"Don't," said Janet. "If it's true, don't say it, but let it die with you. Don't break Mr Brand's heart now at the last moment."

Cuckoo's astute eyes dwelt on Janet's face. How slow she was! What a blunt instrument had Fate vouchsafed to her.

"I speak to save him," she said. "Don't interrupt again, but listen. It all goes back a long way. I was forced into marrying Arthur. I disliked him, for I was in love with some one else—some one, as I see now, not fit to black his boots. I was straight when I married Arthur, but—I did not stay straight afterwards. Arthur is a hard man, but he was good and tender to me always, and he trusted me absolutely. I deceived him—for years. The child is not Arthur's. Arty is not Arthur's. I never was really sorry until a year ago, when he—the other—left me for some one else. He said he had fallen in love with a good woman—a snowflake." Even now Cuckoo set her teeth at the remembrance of that speech. But she hurried on. "That was the time I fell ill. And Arthur nursed me. You don't know what Arthur is. I never seemed to have noticed before. Other people fail, but Arthur never fails. And I seemed to come to myself. I could not bear him out of my sight. And ever since I have loved him, as I thought people only loved in poetry books. I saw he was the only one. And I thought he would never know. If he did, it would break his heart and mine, wherever I was."

Cuckoo waited a moment, and then went on with methodical swiftness:

"But I never burnt the—the other one's letters. I always meant to, and I always didn't. It has been in my mind ever since I was ill to burn them. I never thought I should die like this. I put it off. The truth is, I could not bear to look at them, and remember how I'd—but I meant to do it. I knew when I came to myself at the foot of the stairs that I was dying, but I did not really mind—except for leaving Arthur, for he told me all our flat was burnt and everything in it, and I only grieved at leaving him. But this morning, when the place was cold enough for people to go up, Arthur told me—he thought it would please me—that my sitting-room, and part of the other rooms, were still standing with everything in them, and he heard that my picture was not even touched. It hangs over the Italian cabinet. But when I heard it I thought my heart would break, for the letters are in the Italian cabinet, and I knew that some day when I am gone—perhaps not for a long time, but some day—Arthur would open that cabinet—my business papers are in it, too—and would find the letters."

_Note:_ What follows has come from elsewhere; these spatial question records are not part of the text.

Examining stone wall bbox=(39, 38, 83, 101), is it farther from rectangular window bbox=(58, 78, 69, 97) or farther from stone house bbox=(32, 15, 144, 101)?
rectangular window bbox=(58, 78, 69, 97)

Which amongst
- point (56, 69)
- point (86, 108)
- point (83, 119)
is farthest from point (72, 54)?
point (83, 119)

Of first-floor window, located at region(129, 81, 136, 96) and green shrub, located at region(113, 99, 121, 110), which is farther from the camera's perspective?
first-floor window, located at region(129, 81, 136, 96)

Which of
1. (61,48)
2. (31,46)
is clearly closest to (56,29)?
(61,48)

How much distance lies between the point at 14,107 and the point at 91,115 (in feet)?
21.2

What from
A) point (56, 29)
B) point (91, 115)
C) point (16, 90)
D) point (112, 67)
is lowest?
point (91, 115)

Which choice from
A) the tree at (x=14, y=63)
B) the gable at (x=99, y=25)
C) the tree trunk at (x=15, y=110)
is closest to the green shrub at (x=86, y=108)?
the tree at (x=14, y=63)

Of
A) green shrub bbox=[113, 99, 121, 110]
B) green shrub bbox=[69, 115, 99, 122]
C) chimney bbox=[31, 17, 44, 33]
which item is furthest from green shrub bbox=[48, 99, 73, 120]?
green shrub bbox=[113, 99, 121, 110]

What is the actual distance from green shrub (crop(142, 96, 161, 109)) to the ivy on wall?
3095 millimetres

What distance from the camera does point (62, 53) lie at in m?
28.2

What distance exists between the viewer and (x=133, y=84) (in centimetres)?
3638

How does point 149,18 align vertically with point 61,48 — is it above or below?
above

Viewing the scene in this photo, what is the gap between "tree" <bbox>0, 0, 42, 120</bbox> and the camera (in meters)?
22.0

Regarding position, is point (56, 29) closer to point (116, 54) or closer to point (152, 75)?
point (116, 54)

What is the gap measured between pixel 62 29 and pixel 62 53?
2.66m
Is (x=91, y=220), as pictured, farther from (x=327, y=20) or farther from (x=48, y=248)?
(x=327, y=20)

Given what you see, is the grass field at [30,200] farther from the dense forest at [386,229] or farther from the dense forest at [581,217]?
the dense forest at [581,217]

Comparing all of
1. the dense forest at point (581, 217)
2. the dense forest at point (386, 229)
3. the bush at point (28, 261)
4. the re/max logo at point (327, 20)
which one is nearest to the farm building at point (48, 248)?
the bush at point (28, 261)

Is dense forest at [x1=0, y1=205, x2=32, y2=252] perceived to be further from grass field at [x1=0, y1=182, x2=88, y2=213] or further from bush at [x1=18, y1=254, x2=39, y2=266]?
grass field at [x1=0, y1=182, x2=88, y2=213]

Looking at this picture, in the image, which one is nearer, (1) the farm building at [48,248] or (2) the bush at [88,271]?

Cuckoo's weak, metallic voice weakened yet more.

"And he would see I had deceived him for years, and that Arty is not his child. Arthur was so pleased when Arty was born."

There was an awful silence; the ice dripped in the pail.

"I don't mind what happens to me," said Cuckoo, "or what hell I go to, if only Arthur might stay loving me when I'm gone, as he always has—from the very first."